In Brazil, until May 2016 there were 174,003 reported cases for an incidence of 85.1 : 100,000 inhabitants. By August 20, 2016, the total number of children suspected to be infected and have CZVS was 9091 ; with 2968 of them being still investigated. Out of 6123 fully investigated cases, the diagnosis was confirmed in 1854 (30%) children including 129 (7%) cases of fetal or neonatal death. In only 51 cases was the diagnosis made using specific criteria (either serology or polymerase chain reaction [PCR]). According to these reports the number of declared and confirmed cases has decreased in the last months ( Fig. 166.1 ).
From Brazil, the ZIKAV traveled north, affecting fetuses and children and reaching the continental United States of America through Miami, where there were 29 cases of autochthonous infections reported by August 24, 2016.
ZIKAV is transmitted by the bite of mosquitos of the Aedes species, mainly by Aedes Aegypti; in addition, there are reports of transmission through sexual intercourse and probably also through blood products. It can also be transmitted vertically from pregnant women to their fetuses.
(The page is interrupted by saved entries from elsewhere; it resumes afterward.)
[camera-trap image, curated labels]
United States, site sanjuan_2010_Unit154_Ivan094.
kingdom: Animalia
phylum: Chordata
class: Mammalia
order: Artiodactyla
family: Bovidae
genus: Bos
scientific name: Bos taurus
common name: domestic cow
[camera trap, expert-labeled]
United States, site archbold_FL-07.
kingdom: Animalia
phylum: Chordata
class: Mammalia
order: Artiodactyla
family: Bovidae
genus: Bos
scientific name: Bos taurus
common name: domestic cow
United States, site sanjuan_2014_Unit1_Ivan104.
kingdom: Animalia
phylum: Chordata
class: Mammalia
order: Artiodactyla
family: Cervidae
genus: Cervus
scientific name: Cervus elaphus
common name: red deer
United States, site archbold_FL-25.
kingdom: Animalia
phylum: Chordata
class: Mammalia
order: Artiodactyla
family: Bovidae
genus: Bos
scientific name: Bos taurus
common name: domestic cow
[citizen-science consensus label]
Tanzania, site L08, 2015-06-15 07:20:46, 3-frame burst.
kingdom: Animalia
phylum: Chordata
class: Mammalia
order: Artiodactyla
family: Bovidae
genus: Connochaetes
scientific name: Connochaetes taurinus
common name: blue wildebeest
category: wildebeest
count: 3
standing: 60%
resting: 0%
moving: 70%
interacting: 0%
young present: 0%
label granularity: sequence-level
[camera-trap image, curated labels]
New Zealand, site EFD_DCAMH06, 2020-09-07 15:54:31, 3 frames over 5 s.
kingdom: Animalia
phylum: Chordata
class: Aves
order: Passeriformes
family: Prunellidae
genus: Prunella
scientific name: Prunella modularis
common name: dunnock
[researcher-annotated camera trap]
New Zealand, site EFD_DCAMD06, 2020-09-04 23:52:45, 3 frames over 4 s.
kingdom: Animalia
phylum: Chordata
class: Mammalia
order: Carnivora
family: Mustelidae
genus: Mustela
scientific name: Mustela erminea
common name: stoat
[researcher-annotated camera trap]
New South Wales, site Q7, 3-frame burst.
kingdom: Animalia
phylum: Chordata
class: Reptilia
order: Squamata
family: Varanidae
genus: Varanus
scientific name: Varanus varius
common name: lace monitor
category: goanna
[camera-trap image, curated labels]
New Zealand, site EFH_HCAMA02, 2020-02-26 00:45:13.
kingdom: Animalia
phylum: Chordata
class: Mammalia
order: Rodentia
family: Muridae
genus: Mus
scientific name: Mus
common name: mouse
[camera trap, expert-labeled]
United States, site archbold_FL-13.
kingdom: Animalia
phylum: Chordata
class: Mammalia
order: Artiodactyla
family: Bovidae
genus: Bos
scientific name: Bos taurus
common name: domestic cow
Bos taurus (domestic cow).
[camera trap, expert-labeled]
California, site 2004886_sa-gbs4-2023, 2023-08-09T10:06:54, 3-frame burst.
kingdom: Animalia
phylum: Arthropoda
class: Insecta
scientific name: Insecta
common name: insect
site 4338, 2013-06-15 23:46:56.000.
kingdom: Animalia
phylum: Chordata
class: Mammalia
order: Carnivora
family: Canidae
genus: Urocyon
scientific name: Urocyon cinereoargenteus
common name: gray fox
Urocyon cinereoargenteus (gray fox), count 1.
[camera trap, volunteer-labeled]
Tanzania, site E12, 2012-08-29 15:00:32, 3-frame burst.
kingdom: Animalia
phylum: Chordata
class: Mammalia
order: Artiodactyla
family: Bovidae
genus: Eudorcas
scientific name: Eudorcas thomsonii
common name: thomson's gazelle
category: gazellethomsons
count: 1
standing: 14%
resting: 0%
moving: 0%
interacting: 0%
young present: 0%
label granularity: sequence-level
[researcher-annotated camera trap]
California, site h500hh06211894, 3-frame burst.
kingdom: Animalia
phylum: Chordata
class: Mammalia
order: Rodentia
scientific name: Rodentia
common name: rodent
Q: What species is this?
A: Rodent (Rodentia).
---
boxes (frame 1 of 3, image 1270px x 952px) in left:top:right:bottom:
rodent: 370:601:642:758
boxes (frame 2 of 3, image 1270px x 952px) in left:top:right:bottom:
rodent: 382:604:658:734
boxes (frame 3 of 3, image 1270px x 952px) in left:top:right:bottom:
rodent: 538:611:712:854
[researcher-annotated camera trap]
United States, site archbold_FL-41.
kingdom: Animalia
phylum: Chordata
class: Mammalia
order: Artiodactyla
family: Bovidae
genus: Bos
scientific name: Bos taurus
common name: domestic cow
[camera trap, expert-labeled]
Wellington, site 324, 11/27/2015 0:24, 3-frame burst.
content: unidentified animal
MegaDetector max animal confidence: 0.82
As with other intrauterine infections (IUI), the virus enters the fetus after infecting the placenta. The central nervous system (CNS) infection is facilitated by the fact that the blood-brain barrier is not yet functional. Tang et al. showed that ZIKAV infects human embryonic cortical neural progenitor cells, multiplying in these cells and causing their death. Adult neurons and astrocytes can also be infected.
Although until now most of the reported cases involved severely affected fetuses and newborns, it will not be surprising if cases with less severe pathologic features are diagnosed in the near future, as with cytomegalovirus (CMV) and toxoplasmosis.